===== Study text =====
The ceremonies incident to the opening of the exposition will take place in the East Room of the White House, where wire connections are now being made, which, when completed, will place the President in direct communication with the massive machinery of the exposition, which he will start by simply closing a Morse telegraph key, constructed of gold, handsomely mounted, through which the electrical energy will be directly transmitted over a specially arranged wire of the Postal Telegraph-Cable Company. (“Opened the fair,” 1905)

In each of the above examples, and many others like them, reporters provided an inside look at technical mechanisms that would afford the president a medium for long-distance transmission. While some authors routinely referred to the button as “magic” and alleged the technology had mystical powers, others grounded the act in reality by describing the telegraph's wires for their readers. By devoting sizable space to these descriptions, reporters imbued teleoperation with concrete materiality. Articles about labor, effort, and devices involved in long-distance ceremonies made the president less a figure of wizardry, a conjurer, and more a human being connected in a network of other technological objects and actors.
=====
> _Problem to work on_: In the passage on presidential telegraph ceremonies, which company's specially arranged wire would carry the electrical energy to start the exposition's machinery?
===== Data under study =====
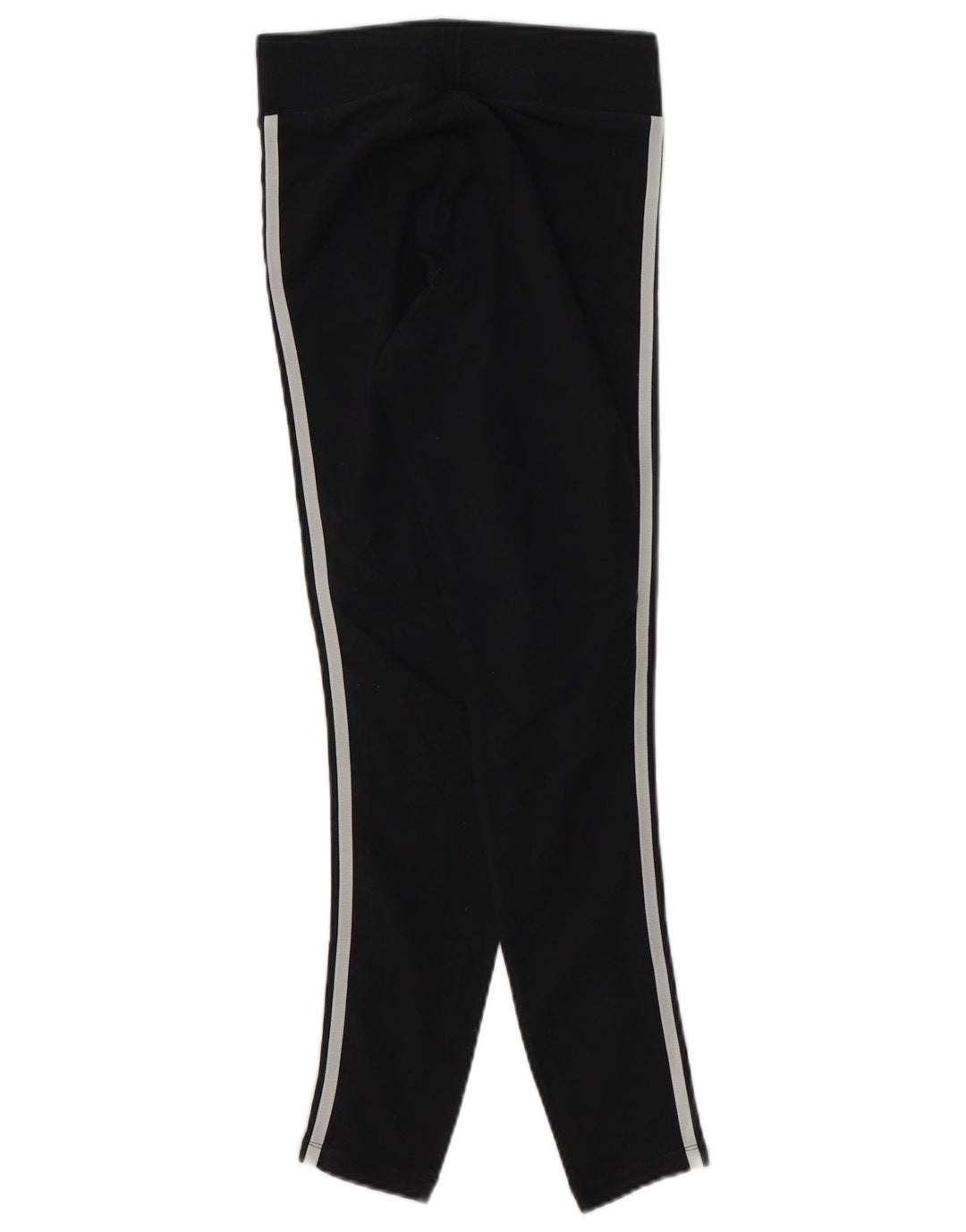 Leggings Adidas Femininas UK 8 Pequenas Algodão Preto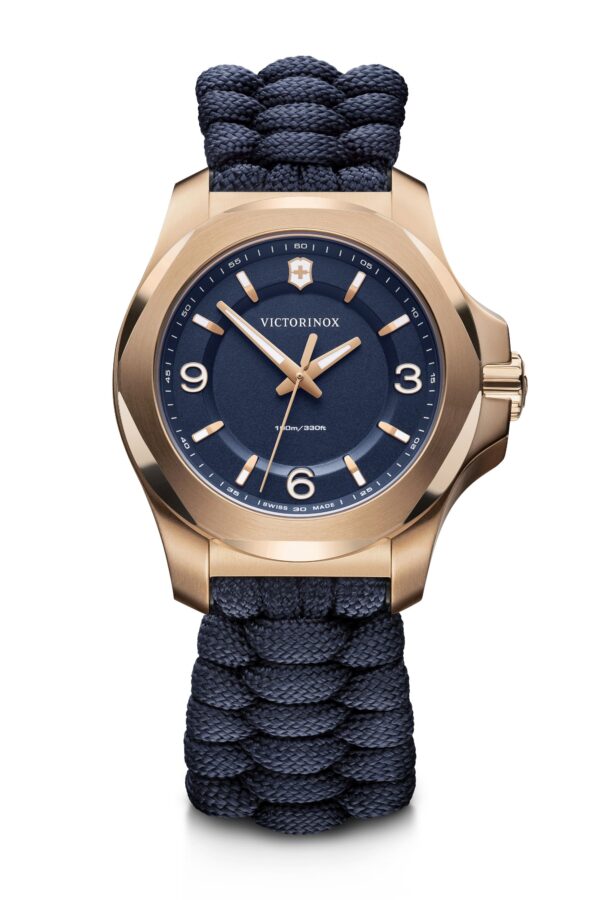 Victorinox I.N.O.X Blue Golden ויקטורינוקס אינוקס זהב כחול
=====
===== Data under study =====
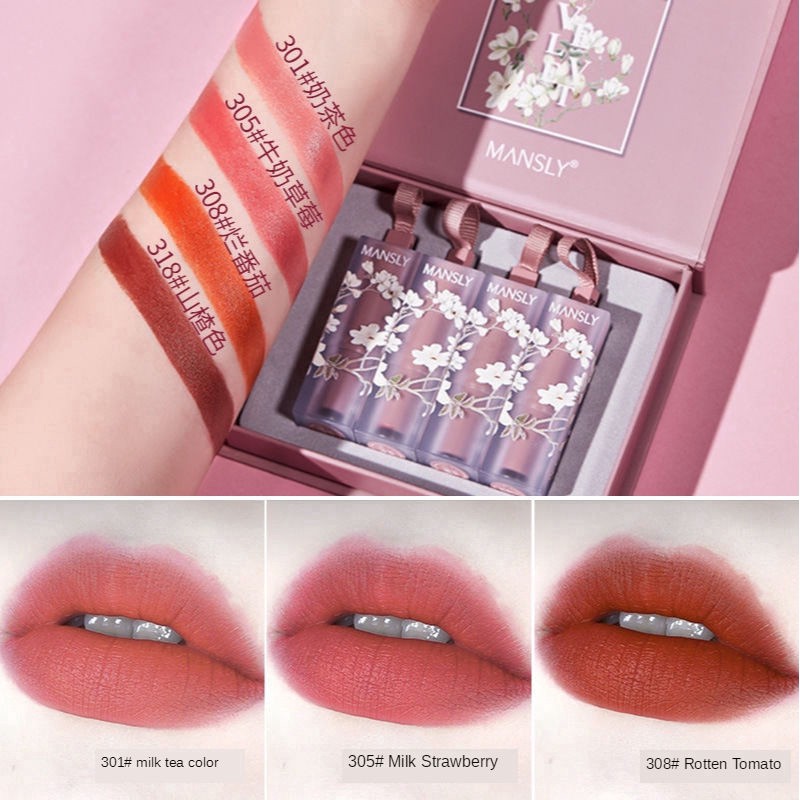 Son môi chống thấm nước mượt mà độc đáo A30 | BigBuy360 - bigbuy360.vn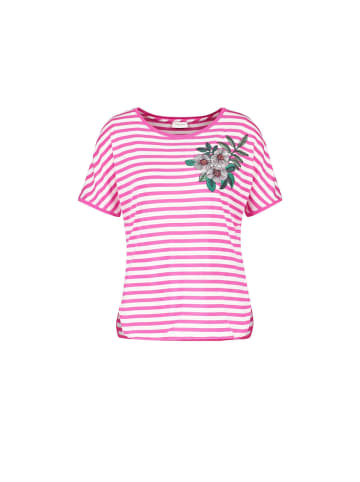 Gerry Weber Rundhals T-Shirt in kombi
=====
===== Data under study =====
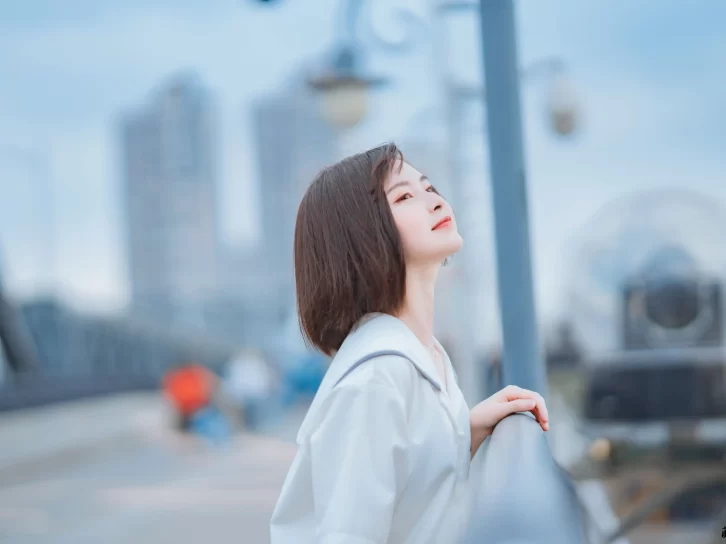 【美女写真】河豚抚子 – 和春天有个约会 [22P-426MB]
=====
> _Answer for the task_: The Postal Telegraph-Cable Company.